К сожалению, в свое время я не провел более детального различения этих картинно-онтологических функций знаковой формы. Для исторической справки скажу, что введенное мною в этом докладе понятие «онтология» или «онтологическая картина» не являлось принципиально новым - оно не было каким-либо вкладом в мировую культуру, но оно было инновационным для са­мого Московского методологического кружка.

Если вы возьмете два серых сборника (издание архива ГП) -сборник номер шесть, в котором публикуются тексты начала 65-го года (февраль-март), и следующий сборник под номером семь (это июнь-июль 65-го года), то они принципиально различаются тем, что во втором появляется понятие «онтологии», которое широко используется наряду с появившимся в это же время понятием «смысла». Иначе говоря, я хочу сказать, что понятие «онтологии» достаточно быстро и органично вошло в практику Московского методологического кружка[1].

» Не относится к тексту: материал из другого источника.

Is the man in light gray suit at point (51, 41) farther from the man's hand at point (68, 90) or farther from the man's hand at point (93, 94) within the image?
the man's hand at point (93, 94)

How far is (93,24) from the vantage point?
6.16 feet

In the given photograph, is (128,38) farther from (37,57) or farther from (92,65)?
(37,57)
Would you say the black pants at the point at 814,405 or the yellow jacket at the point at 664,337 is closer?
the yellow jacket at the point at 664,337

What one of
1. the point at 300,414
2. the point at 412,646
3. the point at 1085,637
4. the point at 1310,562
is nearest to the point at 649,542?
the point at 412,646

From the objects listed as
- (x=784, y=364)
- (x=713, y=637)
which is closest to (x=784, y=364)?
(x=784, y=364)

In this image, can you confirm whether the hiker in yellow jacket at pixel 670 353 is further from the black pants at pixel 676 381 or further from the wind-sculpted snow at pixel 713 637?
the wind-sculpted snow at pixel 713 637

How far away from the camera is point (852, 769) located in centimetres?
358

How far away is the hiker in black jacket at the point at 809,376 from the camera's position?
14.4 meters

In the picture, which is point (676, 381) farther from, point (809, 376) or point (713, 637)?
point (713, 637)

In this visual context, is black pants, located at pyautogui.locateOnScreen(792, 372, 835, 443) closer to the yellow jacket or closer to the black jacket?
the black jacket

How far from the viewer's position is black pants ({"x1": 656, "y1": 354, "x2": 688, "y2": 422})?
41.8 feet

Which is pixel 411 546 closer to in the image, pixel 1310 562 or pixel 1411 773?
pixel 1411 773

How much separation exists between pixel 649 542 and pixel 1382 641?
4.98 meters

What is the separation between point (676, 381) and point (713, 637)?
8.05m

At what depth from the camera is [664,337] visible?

Итак, не вдаваясь в тонкие различения, я пытаюсь разли­чить два типа формы: одну - знаковую форму как предметную, как объект оперирования, и вторую - как некоторую онтологическую картину, которая может быть сделана в результате схематизации, дополнительной схематизации тем или иным исследователем, в том числе со стороны.

Противопоставляя эти два типа схем, скажу, что онтологи­ческая картина не требует изображения в научном тексте, она мо­жет появляться тогда, когда возникает какая-то дополнительная задача по его поводу. Она не стандартизуема и допускает множе­ственность, о которой я уже сказал, - ее можно трактовать и так, как трактовал, скажем, Освальд, и как трактовали другие иссле­дователи. Она над- и межпредметна, поскольку, как правило, опи­сывается в языке, заимствованном из философии, предполагает отдельную процедуру схематизации, которая не дана в текстах в качестве канонической процедуры.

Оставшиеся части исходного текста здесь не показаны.